====== Given records

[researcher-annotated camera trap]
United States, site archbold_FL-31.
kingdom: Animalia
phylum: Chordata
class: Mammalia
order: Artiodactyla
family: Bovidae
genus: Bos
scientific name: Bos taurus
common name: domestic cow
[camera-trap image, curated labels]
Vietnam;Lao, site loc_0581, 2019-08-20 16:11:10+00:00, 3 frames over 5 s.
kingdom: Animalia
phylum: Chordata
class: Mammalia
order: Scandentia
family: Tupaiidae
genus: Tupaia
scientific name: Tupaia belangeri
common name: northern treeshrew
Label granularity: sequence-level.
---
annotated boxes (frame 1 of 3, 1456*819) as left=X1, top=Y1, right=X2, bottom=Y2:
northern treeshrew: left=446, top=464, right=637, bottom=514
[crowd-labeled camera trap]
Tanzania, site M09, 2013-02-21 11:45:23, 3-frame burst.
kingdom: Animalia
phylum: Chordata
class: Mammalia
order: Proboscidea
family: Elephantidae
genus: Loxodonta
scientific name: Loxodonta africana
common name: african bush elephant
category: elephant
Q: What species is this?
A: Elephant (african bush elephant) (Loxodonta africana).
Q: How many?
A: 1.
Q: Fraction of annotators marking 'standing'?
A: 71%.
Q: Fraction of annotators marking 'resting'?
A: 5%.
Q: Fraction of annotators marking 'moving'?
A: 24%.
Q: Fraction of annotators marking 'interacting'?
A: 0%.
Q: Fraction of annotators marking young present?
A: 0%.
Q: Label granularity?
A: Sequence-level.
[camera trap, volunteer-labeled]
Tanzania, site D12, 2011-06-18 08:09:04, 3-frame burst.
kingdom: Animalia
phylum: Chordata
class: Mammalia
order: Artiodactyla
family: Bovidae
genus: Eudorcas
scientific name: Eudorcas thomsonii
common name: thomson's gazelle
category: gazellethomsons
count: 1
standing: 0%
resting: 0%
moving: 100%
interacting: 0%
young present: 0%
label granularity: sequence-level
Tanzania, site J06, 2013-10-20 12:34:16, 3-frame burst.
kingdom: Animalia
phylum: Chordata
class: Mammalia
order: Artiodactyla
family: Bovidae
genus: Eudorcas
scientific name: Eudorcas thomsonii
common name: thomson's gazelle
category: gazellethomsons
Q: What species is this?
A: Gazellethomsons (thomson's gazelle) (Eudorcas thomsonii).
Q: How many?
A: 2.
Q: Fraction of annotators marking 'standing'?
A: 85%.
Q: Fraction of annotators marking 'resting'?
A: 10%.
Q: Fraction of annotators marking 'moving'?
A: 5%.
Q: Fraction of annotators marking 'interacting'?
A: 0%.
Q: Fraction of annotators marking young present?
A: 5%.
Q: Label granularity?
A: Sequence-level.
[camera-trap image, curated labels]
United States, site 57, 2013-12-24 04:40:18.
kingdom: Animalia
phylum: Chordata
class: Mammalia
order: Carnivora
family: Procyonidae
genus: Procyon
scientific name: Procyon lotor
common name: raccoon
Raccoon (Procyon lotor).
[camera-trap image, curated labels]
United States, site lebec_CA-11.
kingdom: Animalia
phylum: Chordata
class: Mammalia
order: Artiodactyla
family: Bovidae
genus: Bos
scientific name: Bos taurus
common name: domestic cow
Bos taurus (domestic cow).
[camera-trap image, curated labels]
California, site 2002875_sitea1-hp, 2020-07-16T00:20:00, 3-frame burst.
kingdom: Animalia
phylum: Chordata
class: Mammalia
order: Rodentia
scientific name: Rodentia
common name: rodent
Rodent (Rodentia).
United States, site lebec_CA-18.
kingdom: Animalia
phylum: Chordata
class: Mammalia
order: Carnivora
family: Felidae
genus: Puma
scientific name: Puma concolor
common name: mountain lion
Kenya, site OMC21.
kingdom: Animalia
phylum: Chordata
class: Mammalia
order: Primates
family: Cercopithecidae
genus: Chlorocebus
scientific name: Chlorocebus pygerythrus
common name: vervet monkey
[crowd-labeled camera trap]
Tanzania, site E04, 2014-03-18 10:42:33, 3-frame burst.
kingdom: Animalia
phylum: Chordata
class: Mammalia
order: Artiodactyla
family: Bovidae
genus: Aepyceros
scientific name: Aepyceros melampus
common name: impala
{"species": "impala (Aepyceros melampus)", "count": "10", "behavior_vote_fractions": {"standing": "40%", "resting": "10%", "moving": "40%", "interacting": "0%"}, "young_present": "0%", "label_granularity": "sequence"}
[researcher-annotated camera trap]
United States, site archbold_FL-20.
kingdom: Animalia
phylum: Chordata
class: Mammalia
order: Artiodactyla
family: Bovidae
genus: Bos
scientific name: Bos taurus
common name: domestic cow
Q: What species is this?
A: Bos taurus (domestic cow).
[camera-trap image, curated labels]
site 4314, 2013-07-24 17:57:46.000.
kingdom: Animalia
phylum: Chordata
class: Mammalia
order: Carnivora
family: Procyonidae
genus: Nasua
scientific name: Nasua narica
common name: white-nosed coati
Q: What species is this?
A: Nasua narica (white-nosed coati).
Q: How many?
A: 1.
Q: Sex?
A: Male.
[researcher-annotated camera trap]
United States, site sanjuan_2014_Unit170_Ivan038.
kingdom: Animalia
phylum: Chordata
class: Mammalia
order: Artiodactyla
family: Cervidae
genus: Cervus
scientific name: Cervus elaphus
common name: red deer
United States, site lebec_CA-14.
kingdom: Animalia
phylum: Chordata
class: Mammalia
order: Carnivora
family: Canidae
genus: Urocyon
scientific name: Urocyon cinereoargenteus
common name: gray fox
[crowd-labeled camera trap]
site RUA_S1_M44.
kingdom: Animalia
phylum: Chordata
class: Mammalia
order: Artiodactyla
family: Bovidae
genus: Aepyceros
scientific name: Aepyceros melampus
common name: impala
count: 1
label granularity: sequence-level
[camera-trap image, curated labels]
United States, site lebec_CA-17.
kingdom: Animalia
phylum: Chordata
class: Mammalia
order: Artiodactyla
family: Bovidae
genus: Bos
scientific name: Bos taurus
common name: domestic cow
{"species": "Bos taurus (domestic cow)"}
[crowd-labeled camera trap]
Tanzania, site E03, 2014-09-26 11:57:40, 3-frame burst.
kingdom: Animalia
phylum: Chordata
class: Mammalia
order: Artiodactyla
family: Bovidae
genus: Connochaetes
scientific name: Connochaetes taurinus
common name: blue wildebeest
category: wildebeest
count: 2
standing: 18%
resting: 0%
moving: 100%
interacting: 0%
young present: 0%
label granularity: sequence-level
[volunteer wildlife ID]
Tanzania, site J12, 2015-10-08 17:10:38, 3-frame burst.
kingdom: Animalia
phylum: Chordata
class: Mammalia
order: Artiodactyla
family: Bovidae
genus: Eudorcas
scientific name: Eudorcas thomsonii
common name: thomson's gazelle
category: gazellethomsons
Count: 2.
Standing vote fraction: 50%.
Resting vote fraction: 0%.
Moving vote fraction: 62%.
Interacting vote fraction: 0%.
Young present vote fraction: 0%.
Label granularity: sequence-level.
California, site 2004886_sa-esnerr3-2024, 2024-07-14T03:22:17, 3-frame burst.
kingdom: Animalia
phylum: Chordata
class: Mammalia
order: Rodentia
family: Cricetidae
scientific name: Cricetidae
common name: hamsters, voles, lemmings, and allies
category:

============

Each record must be returned exactly as it is written.

Task answer -
[researcher-annotated camera trap]
United States, site archbold_FL-31.
kingdom: Animalia
phylum: Chordata
class: Mammalia
order: Artiodactyla
family: Bovidae
genus: Bos
scientific name: Bos taurus
common name: domestic cow
[camera-trap image, curated labels]
Vietnam;Lao, site loc_0581, 2019-08-20 16:11:10+00:00, 3 frames over 5 s.
kingdom: Animalia
phylum: Chordata
class: Mammalia
order: Scandentia
family: Tupaiidae
genus: Tupaia
scientific name: Tupaia belangeri
common name: northern treeshrew
Label granularity: sequence-level.
---
annotated boxes (frame 1 of 3, 1456*819) as left=X1, top=Y1, right=X2, bottom=Y2:
northern treeshrew: left=446, top=464, right=637, bottom=514
[crowd-labeled camera trap]
Tanzania, site M09, 2013-02-21 11:45:23, 3-frame burst.
kingdom: Animalia
phylum: Chordata
class: Mammalia
order: Proboscidea
family: Elephantidae
genus: Loxodonta
scientific name: Loxodonta africana
common name: african bush elephant
category: elephant
Q: What species is this?
A: Elephant (african bush elephant) (Loxodonta africana).
Q: How many?
A: 1.
Q: Fraction of annotators marking 'standing'?
A: 71%.
Q: Fraction of annotators marking 'resting'?
A: 5%.
Q: Fraction of annotators marking 'moving'?
A: 24%.
Q: Fraction of annotators marking 'interacting'?
A: 0%.
Q: Fraction of annotators marking young present?
A: 0%.
Q: Label granularity?
A: Sequence-level.
[camera trap, volunteer-labeled]
Tanzania, site D12, 2011-06-18 08:09:04, 3-frame burst.
kingdom: Animalia
phylum: Chordata
class: Mammalia
order: Artiodactyla
family: Bovidae
genus: Eudorcas
scientific name: Eudorcas thomsonii
common name: thomson's gazelle
category: gazellethomsons
count: 1
standing: 0%
resting: 0%
moving: 100%
interacting: 0%
young present: 0%
label granularity: sequence-level
Tanzania, site J06, 2013-10-20 12:34:16, 3-frame burst.
kingdom: Animalia
phylum: Chordata
class: Mammalia
order: Artiodactyla
family: Bovidae
genus: Eudorcas
scientific name: Eudorcas thomsonii
common name: thomson's gazelle
category: gazellethomsons
Q: What species is this?
A: Gazellethomsons (thomson's gazelle) (Eudorcas thomsonii).
Q: How many?
A: 2.
Q: Fraction of annotators marking 'standing'?
A: 85%.
Q: Fraction of annotators marking 'resting'?
A: 10%.
Q: Fraction of annotators marking 'moving'?
A: 5%.
Q: Fraction of annotators marking 'interacting'?
A: 0%.
Q: Fraction of annotators marking young present?
A: 5%.
Q: Label granularity?
A: Sequence-level.
[camera-trap image, curated labels]
United States, site 57, 2013-12-24 04:40:18.
kingdom: Animalia
phylum: Chordata
class: Mammalia
order: Carnivora
family: Procyonidae
genus: Procyon
scientific name: Procyon lotor
common name: raccoon
Raccoon (Procyon lotor).
[camera-trap image, curated labels]
United States, site lebec_CA-11.
kingdom: Animalia
phylum: Chordata
class: Mammalia
order: Artiodactyla
family: Bovidae
genus: Bos
scientific name: Bos taurus
common name: domestic cow
Bos taurus (domestic cow).
[camera-trap image, curated labels]
California, site 2002875_sitea1-hp, 2020-07-16T00:20:00, 3-frame burst.
kingdom: Animalia
phylum: Chordata
class: Mammalia
order: Rodentia
scientific name: Rodentia
common name: rodent
Rodent (Rodentia).
United States, site lebec_CA-18.
kingdom: Animalia
phylum: Chordata
class: Mammalia
order: Carnivora
family: Felidae
genus: Puma
scientific name: Puma concolor
common name: mountain lion
Kenya, site OMC21.
kingdom: Animalia
phylum: Chordata
class: Mammalia
order: Primates
family: Cercopithecidae
genus: Chlorocebus
scientific name: Chlorocebus pygerythrus
common name: vervet monkey
[crowd-labeled camera trap]
Tanzania, site E04, 2014-03-18 10:42:33, 3-frame burst.
kingdom: Animalia
phylum: Chordata
class: Mammalia
order: Artiodactyla
family: Bovidae
genus: Aepyceros
scientific name: Aepyceros melampus
common name: impala
{"species": "impala (Aepyceros melampus)", "count": "10", "behavior_vote_fractions": {"standing": "40%", "resting": "10%", "moving": "40%", "interacting": "0%"}, "young_present": "0%", "label_granularity": "sequence"}
[researcher-annotated camera trap]
United States, site archbold_FL-20.
kingdom: Animalia
phylum: Chordata
class: Mammalia
order: Artiodactyla
family: Bovidae
genus: Bos
scientific name: Bos taurus
common name: domestic cow
Q: What species is this?
A: Bos taurus (domestic cow).
[camera-trap image, curated labels]
site 4314, 2013-07-24 17:57:46.000.
kingdom: Animalia
phylum: Chordata
class: Mammalia
order: Carnivora
family: Procyonidae
genus: Nasua
scientific name: Nasua narica
common name: white-nosed coati
Q: What species is this?
A: Nasua narica (white-nosed coati).
Q: How many?
A: 1.
Q: Sex?
A: Male.
[researcher-annotated camera trap]
United States, site sanjuan_2014_Unit170_Ivan038.
kingdom: Animalia
phylum: Chordata
class: Mammalia
order: Artiodactyla
family: Cervidae
genus: Cervus
scientific name: Cervus elaphus
common name: red deer
United States, site lebec_CA-14.
kingdom: Animalia
phylum: Chordata
class: Mammalia
order: Carnivora
family: Canidae
genus: Urocyon
scientific name: Urocyon cinereoargenteus
common name: gray fox
[crowd-labeled camera trap]
site RUA_S1_M44.
kingdom: Animalia
phylum: Chordata
class: Mammalia
order: Artiodactyla
family: Bovidae
genus: Aepyceros
scientific name: Aepyceros melampus
common name: impala
count: 1
label granularity: sequence-level
[camera-trap image, curated labels]
United States, site lebec_CA-17.
kingdom: Animalia
phylum: Chordata
class: Mammalia
order: Artiodactyla
family: Bovidae
genus: Bos
scientific name: Bos taurus
common name: domestic cow
{"species": "Bos taurus (domestic cow)"}
[crowd-labeled camera trap]
Tanzania, site E03, 2014-09-26 11:57:40, 3-frame burst.
kingdom: Animalia
phylum: Chordata
class: Mammalia
order: Artiodactyla
family: Bovidae
genus: Connochaetes
scientific name: Connochaetes taurinus
common name: blue wildebeest
category: wildebeest
count: 2
standing: 18%
resting: 0%
moving: 100%
interacting: 0%
young present: 0%
label granularity: sequence-level
[volunteer wildlife ID]
Tanzania, site J12, 2015-10-08 17:10:38, 3-frame burst.
kingdom: Animalia
phylum: Chordata
class: Mammalia
order: Artiodactyla
family: Bovidae
genus: Eudorcas
scientific name: Eudorcas thomsonii
common name: thomson's gazelle
category: gazellethomsons
Count: 2.
Standing vote fraction: 50%.
Resting vote fraction: 0%.
Moving vote fraction: 62%.
Interacting vote fraction: 0%.
Young present vote fraction: 0%.
Label granularity: sequence-level.
California, site 2004886_sa-esnerr3-2024, 2024-07-14T03:22:17, 3-frame burst.
kingdom: Animalia
phylum: Chordata
class: Mammalia
order: Rodentia
family: Cricetidae
scientific name: Cricetidae
common name: hamsters, voles, lemmings, and allies
category:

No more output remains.